WORK TO COMPLETE:
Copy everything from the line containing "Does (x=37, y=40)" down to the end of the material, swapping "closest" for "nearest" and leaving all else unchanged.

§

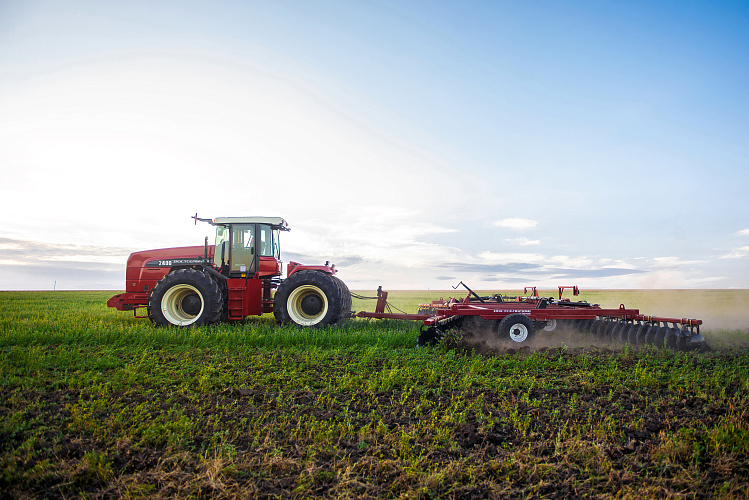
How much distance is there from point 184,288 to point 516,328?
8172 mm

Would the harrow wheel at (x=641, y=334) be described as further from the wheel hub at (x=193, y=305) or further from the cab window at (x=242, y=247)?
the wheel hub at (x=193, y=305)

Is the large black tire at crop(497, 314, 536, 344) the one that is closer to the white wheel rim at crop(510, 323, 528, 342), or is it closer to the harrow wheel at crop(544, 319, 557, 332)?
the white wheel rim at crop(510, 323, 528, 342)

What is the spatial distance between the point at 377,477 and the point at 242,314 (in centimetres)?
819

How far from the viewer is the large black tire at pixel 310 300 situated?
11016 mm

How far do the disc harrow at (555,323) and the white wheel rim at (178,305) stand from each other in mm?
4150

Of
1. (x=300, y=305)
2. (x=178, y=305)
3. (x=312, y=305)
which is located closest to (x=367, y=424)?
(x=312, y=305)

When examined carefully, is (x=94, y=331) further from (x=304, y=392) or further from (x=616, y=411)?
(x=616, y=411)

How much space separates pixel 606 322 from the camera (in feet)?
37.6

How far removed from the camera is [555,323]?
37.4ft

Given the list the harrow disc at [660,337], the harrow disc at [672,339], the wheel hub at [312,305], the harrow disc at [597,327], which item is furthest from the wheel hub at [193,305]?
the harrow disc at [672,339]

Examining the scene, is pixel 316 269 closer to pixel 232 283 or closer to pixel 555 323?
pixel 232 283

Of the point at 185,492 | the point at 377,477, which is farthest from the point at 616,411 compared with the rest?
the point at 185,492

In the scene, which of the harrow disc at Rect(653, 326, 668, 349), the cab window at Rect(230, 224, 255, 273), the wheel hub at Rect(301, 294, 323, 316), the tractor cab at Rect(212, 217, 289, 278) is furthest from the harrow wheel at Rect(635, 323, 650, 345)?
the cab window at Rect(230, 224, 255, 273)

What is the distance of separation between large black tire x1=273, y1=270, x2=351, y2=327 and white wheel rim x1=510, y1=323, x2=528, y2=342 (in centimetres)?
405
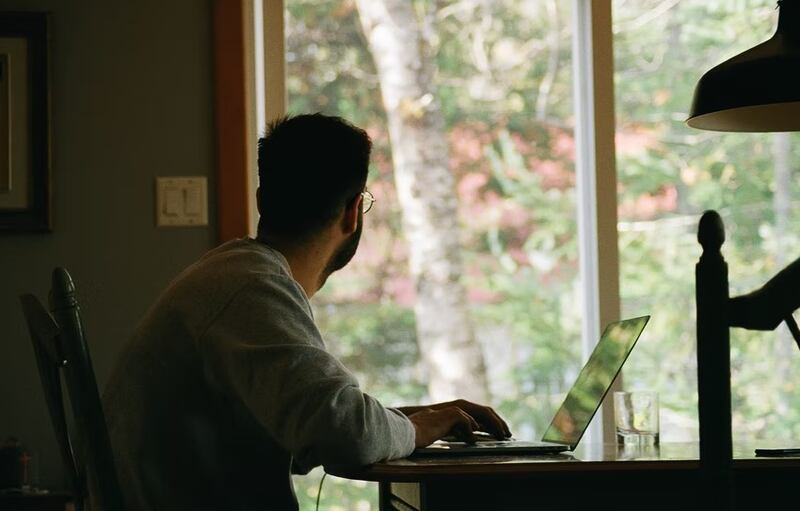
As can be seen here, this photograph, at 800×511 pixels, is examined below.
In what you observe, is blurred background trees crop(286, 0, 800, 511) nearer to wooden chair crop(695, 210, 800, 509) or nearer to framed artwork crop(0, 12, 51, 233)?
framed artwork crop(0, 12, 51, 233)

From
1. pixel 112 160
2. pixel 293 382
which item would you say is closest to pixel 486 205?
pixel 112 160

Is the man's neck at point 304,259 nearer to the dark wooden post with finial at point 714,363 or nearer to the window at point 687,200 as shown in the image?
the dark wooden post with finial at point 714,363

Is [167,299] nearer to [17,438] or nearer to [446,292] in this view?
[17,438]

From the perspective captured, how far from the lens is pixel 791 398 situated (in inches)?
131

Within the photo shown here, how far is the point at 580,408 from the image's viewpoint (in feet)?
6.59

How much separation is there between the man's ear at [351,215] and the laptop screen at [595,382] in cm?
50

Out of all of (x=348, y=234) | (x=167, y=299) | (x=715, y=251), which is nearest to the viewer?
(x=715, y=251)

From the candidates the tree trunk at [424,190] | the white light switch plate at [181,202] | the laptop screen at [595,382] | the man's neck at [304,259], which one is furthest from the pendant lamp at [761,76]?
the white light switch plate at [181,202]

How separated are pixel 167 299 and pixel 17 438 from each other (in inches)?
50.9

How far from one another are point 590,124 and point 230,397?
5.79 feet

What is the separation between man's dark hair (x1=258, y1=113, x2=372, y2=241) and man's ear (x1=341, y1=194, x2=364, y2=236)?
0.5 inches

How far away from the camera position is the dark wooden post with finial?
44.9 inches

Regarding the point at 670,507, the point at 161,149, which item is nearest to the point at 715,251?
the point at 670,507

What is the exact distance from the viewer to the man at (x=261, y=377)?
161 cm
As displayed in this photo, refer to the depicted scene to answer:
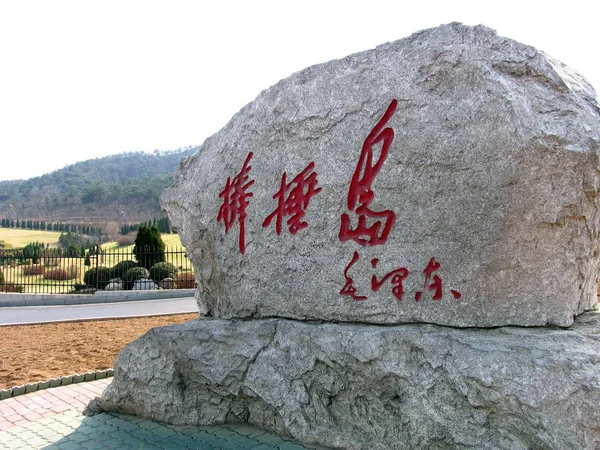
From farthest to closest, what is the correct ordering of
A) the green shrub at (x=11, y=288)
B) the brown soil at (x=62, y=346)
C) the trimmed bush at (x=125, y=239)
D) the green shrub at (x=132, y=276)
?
the trimmed bush at (x=125, y=239)
the green shrub at (x=11, y=288)
the green shrub at (x=132, y=276)
the brown soil at (x=62, y=346)

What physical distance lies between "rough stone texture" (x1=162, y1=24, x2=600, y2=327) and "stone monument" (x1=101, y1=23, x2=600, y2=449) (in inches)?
0.5

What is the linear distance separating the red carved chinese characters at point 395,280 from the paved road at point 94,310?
8.15m

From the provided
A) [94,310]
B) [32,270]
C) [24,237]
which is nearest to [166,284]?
[94,310]

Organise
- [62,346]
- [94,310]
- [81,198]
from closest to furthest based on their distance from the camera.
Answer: [62,346]
[94,310]
[81,198]

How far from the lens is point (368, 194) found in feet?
11.6

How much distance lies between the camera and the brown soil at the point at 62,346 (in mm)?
6246

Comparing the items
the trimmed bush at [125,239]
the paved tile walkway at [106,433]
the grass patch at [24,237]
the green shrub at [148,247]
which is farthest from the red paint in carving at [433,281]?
the grass patch at [24,237]

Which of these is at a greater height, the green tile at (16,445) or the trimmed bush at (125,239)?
the trimmed bush at (125,239)

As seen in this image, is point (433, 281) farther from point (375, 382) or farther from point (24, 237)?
point (24, 237)

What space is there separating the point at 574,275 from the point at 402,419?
1.35m

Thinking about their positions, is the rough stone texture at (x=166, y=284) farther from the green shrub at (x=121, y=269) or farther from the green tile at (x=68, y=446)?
the green tile at (x=68, y=446)

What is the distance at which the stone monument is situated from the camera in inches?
118

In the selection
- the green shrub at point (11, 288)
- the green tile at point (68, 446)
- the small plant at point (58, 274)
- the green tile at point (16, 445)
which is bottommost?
the green tile at point (16, 445)

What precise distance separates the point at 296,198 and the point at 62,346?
17.9 ft
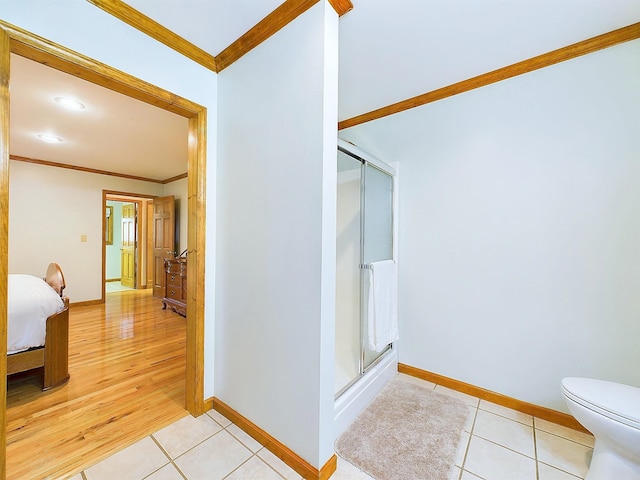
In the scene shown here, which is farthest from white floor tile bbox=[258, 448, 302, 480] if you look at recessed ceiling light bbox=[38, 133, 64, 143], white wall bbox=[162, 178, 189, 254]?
white wall bbox=[162, 178, 189, 254]

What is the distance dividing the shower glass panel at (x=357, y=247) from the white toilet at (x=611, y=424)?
1.21m

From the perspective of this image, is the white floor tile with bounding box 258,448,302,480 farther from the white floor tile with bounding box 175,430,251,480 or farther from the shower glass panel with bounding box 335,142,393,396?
the shower glass panel with bounding box 335,142,393,396

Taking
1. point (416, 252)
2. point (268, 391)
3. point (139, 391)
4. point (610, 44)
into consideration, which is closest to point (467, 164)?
point (416, 252)

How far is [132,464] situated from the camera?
4.52ft

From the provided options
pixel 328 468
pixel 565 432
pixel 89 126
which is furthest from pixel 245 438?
pixel 89 126

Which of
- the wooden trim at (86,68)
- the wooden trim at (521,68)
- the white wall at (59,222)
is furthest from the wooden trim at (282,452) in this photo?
the white wall at (59,222)

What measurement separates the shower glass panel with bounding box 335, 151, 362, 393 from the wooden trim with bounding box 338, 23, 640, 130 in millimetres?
637

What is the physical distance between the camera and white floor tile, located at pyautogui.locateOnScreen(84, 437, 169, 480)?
131 cm

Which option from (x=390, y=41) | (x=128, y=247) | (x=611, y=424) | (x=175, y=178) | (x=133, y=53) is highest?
(x=390, y=41)

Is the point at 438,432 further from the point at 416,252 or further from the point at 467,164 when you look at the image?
the point at 467,164

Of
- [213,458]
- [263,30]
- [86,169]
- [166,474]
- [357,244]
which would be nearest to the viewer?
[166,474]

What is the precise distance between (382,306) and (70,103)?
10.8 ft

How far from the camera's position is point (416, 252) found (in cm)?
234

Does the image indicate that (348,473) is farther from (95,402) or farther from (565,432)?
(95,402)
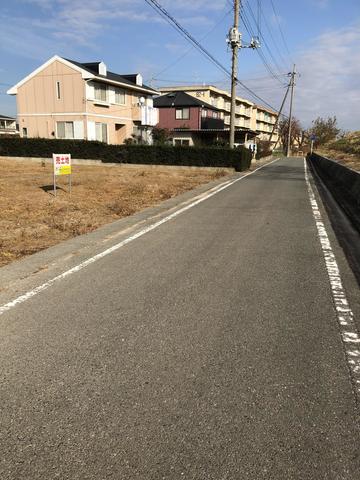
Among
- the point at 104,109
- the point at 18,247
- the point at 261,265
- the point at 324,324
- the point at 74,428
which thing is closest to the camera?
the point at 74,428

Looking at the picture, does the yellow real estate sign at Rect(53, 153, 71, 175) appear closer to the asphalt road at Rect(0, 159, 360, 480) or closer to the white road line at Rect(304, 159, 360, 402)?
the asphalt road at Rect(0, 159, 360, 480)

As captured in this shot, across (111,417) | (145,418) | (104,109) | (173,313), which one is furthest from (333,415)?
(104,109)

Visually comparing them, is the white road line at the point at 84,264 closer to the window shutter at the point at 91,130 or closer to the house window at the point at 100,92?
the window shutter at the point at 91,130

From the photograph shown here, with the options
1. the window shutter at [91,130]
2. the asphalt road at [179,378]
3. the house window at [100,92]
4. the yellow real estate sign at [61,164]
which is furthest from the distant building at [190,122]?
the asphalt road at [179,378]

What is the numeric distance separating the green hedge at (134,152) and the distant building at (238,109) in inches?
465

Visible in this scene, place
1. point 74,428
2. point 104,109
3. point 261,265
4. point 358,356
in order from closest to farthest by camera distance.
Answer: point 74,428 → point 358,356 → point 261,265 → point 104,109

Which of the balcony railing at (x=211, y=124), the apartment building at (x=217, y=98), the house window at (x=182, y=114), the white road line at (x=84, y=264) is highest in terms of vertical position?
the apartment building at (x=217, y=98)

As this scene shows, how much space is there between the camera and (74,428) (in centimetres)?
236

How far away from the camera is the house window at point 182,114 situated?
43781 millimetres

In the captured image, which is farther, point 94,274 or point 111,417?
point 94,274

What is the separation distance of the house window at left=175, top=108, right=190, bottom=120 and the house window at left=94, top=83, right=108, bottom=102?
12.5m

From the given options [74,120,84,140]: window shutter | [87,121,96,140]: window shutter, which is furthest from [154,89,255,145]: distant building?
[74,120,84,140]: window shutter

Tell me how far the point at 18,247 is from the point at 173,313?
12.4 ft

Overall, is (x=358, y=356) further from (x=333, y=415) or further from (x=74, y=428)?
(x=74, y=428)
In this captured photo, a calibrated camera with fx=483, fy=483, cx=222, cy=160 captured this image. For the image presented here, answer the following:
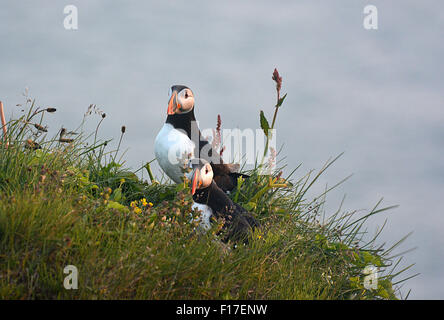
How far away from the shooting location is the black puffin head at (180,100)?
686 centimetres

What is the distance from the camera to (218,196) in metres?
5.87

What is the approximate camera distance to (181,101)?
6918 mm

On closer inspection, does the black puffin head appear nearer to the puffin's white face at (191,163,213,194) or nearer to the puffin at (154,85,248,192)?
the puffin at (154,85,248,192)

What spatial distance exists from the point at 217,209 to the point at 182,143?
1410 mm

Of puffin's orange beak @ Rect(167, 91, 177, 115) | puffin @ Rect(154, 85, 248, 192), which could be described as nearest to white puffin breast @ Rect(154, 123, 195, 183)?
puffin @ Rect(154, 85, 248, 192)

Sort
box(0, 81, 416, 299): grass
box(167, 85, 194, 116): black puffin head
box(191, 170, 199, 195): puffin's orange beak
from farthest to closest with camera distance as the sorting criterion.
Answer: box(167, 85, 194, 116): black puffin head
box(191, 170, 199, 195): puffin's orange beak
box(0, 81, 416, 299): grass

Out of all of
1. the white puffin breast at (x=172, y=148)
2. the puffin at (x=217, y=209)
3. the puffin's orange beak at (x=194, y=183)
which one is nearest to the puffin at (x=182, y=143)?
the white puffin breast at (x=172, y=148)

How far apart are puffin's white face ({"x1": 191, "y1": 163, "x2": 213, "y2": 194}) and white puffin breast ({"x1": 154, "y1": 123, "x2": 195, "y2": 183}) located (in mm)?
919

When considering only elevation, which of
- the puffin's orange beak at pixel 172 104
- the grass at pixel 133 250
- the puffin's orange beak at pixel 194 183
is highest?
the puffin's orange beak at pixel 172 104

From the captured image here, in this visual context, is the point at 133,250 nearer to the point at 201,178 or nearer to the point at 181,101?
the point at 201,178

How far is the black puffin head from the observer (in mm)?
6859

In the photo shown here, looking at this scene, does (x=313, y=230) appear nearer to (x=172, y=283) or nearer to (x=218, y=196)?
(x=218, y=196)

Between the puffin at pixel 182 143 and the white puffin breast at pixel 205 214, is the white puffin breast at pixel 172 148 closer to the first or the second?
the puffin at pixel 182 143
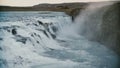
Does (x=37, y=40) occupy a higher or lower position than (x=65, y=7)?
lower

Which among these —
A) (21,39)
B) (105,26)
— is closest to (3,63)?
(21,39)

§

TASK SOLUTION:
Does (x=37, y=40) occupy a higher or lower position than (x=65, y=7)?
lower

Which among these —
A) (21,39)
B) (105,26)
— is nearest to (3,63)?
(21,39)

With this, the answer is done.